Scene-based reasoning records:
----------

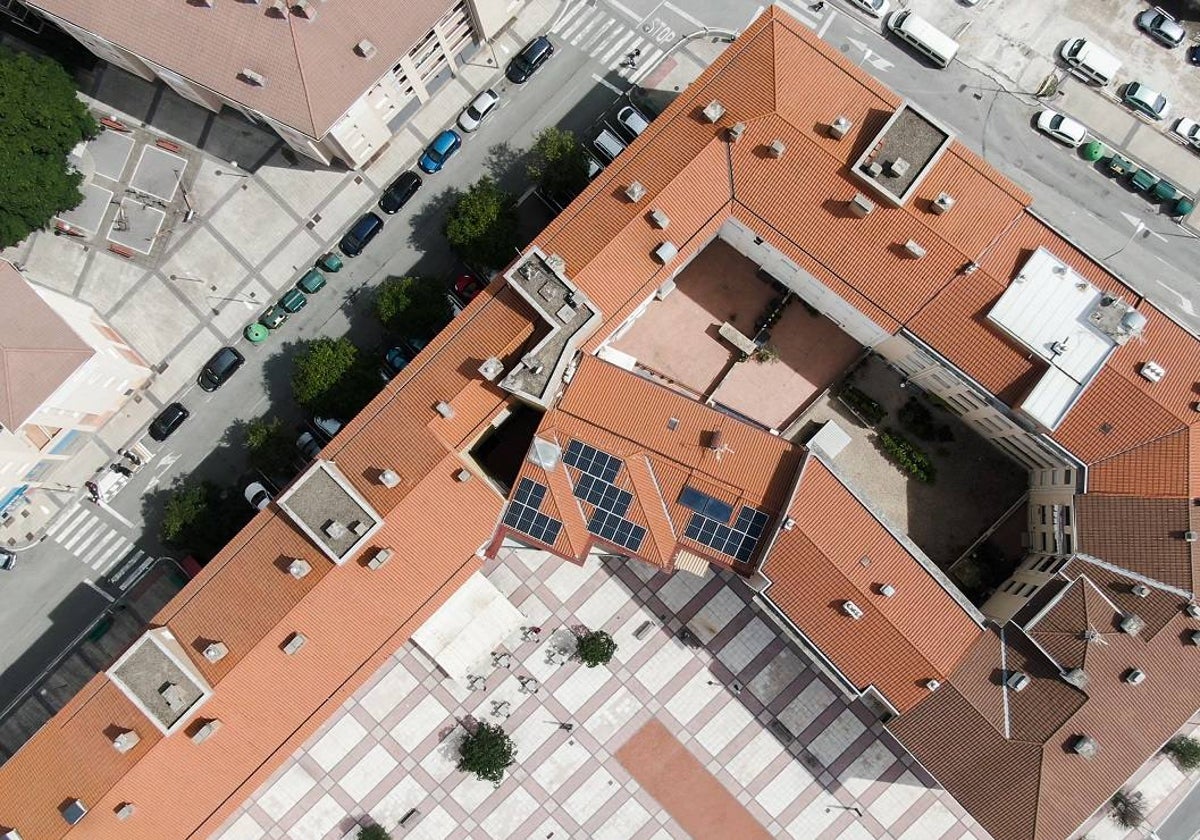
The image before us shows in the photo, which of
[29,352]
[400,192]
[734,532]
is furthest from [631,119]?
[29,352]

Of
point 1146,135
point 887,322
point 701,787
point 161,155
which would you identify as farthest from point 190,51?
point 1146,135

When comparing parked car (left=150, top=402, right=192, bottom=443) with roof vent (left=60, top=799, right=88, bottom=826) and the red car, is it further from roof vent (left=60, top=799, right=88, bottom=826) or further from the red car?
roof vent (left=60, top=799, right=88, bottom=826)

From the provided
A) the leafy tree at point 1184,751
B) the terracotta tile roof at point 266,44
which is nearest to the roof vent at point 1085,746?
the leafy tree at point 1184,751

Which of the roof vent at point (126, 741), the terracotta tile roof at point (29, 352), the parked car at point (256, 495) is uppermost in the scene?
the terracotta tile roof at point (29, 352)

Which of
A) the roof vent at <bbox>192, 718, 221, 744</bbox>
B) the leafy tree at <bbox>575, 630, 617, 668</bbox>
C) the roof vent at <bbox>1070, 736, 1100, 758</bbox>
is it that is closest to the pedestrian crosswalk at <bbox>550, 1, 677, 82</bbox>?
the leafy tree at <bbox>575, 630, 617, 668</bbox>

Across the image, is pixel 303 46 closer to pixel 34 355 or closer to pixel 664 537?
pixel 34 355

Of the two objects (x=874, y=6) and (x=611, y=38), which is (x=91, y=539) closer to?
(x=611, y=38)

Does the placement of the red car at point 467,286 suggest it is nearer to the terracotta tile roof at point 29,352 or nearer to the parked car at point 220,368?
the parked car at point 220,368
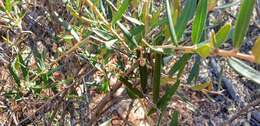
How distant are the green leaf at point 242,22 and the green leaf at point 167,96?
242mm

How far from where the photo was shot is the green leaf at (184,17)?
2.11 feet

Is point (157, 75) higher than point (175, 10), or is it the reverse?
point (175, 10)

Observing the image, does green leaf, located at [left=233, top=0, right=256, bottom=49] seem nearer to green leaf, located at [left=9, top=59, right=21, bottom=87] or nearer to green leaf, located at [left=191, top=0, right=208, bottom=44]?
green leaf, located at [left=191, top=0, right=208, bottom=44]

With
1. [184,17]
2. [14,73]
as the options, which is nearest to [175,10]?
[184,17]

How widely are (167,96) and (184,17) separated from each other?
0.21 meters

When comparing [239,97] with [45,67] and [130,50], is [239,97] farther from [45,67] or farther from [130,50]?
[130,50]

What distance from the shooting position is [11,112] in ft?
4.06

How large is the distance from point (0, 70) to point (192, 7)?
995mm

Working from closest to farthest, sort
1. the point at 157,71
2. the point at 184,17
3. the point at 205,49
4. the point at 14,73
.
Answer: the point at 205,49, the point at 184,17, the point at 157,71, the point at 14,73

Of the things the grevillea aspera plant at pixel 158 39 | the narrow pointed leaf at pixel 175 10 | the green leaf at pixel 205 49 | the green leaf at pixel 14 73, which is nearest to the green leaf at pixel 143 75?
the grevillea aspera plant at pixel 158 39

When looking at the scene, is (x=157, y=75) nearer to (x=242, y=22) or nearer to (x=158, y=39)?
(x=158, y=39)

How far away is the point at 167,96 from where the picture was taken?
0.81 meters

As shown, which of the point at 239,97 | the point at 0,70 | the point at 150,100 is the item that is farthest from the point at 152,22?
the point at 239,97

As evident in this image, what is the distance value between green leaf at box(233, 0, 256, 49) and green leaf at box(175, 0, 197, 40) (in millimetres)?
97
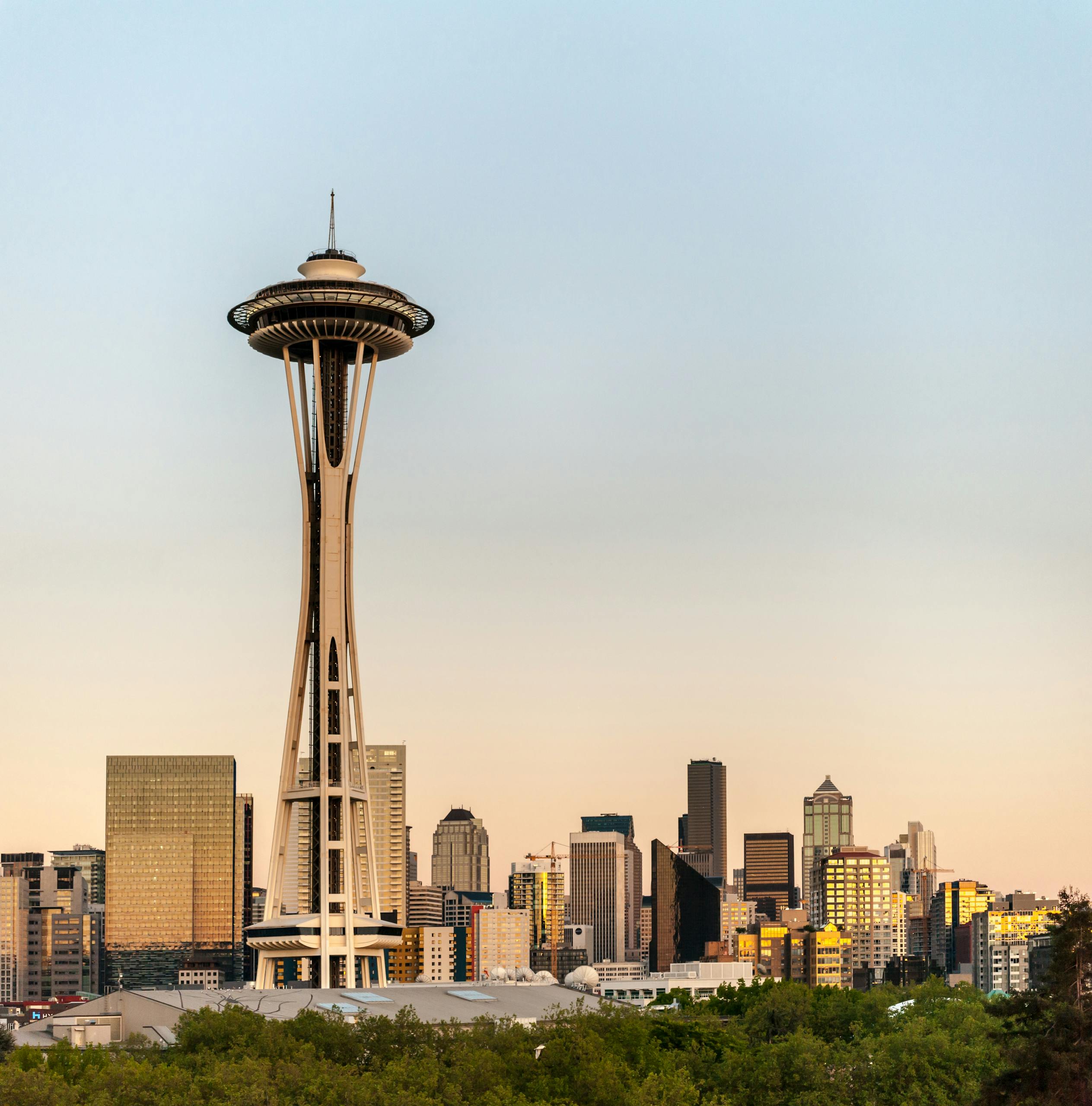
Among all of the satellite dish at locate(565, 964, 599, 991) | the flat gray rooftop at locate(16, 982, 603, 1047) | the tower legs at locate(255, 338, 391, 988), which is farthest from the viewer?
the satellite dish at locate(565, 964, 599, 991)

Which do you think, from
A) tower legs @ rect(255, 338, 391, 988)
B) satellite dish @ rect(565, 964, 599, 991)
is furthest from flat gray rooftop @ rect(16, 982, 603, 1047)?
satellite dish @ rect(565, 964, 599, 991)

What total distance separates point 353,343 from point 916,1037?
266 ft

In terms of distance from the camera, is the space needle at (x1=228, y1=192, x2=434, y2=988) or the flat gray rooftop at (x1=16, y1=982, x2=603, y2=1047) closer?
the flat gray rooftop at (x1=16, y1=982, x2=603, y2=1047)

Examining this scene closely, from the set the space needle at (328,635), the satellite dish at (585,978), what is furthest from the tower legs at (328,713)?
the satellite dish at (585,978)

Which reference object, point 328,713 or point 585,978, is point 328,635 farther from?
point 585,978

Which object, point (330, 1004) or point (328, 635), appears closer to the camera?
point (330, 1004)

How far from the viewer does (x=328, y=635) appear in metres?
147

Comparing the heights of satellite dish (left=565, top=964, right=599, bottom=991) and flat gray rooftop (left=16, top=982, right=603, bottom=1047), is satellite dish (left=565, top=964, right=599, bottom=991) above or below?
below

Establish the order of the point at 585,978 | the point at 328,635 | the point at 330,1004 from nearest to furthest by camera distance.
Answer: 1. the point at 330,1004
2. the point at 328,635
3. the point at 585,978

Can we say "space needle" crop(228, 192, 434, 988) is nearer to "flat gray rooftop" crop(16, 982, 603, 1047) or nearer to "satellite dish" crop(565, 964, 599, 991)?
"flat gray rooftop" crop(16, 982, 603, 1047)

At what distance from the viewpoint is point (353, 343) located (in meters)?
154

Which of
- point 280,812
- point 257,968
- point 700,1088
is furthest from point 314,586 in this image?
point 700,1088

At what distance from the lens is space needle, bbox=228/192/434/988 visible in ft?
482

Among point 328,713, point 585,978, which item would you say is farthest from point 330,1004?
point 585,978
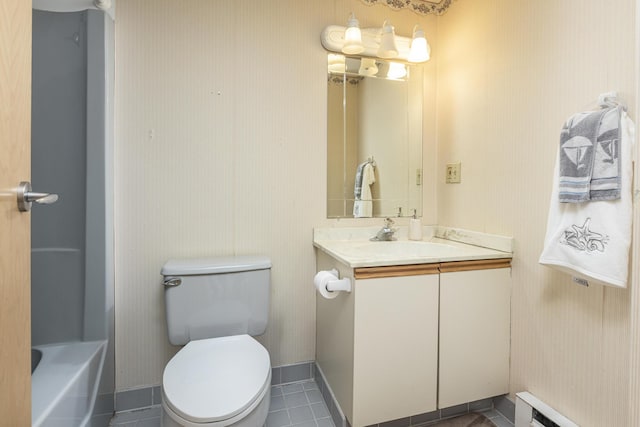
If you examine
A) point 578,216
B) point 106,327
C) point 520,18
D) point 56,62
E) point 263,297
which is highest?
point 520,18

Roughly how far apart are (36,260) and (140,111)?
818 millimetres

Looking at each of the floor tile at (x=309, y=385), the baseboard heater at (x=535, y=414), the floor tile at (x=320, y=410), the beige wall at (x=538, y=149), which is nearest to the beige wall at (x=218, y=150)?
the floor tile at (x=309, y=385)

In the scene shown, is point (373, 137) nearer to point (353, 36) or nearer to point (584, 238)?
point (353, 36)

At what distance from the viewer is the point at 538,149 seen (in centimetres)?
134

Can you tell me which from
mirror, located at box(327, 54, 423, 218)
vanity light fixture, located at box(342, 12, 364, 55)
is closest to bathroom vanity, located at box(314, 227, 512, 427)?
mirror, located at box(327, 54, 423, 218)

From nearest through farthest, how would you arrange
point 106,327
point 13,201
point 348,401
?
point 13,201, point 348,401, point 106,327

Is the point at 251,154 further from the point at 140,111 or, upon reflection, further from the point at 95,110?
the point at 95,110

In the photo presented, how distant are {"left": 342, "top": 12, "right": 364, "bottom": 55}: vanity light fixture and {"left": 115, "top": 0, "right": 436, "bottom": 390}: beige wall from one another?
170 mm

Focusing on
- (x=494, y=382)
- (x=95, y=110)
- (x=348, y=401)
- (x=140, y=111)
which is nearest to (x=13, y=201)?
(x=95, y=110)

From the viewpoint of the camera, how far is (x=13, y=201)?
0.70 metres

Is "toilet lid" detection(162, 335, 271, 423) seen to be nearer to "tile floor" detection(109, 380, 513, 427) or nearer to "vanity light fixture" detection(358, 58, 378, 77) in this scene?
"tile floor" detection(109, 380, 513, 427)

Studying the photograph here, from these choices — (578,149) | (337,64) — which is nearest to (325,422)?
(578,149)

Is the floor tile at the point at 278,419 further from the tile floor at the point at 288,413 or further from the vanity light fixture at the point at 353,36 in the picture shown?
the vanity light fixture at the point at 353,36

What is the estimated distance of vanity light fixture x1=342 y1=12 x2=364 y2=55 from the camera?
165cm
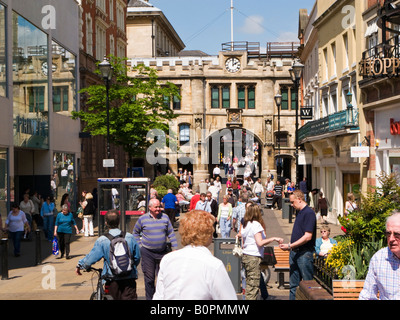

----------

[Stated exercise] Quote the stretch of the records above from the line containing "How far from where" through the line containing "0.21 meters", both included, word for word.

[Response to this task]
How far from where the photo was shot is the green leaf at (184,17)?
2.11 feet

Is point (157, 75) higher than point (175, 10), or is it the reverse?
point (175, 10)

Observing the image, does green leaf, located at [left=233, top=0, right=256, bottom=49] seem nearer to green leaf, located at [left=9, top=59, right=21, bottom=87] or nearer to green leaf, located at [left=191, top=0, right=208, bottom=44]?
green leaf, located at [left=191, top=0, right=208, bottom=44]

With
1. [184,17]
2. [14,73]
as the options, which is nearest to [175,10]?
[184,17]

How widely are (167,96) and (184,17) separated from each other?
0.21 meters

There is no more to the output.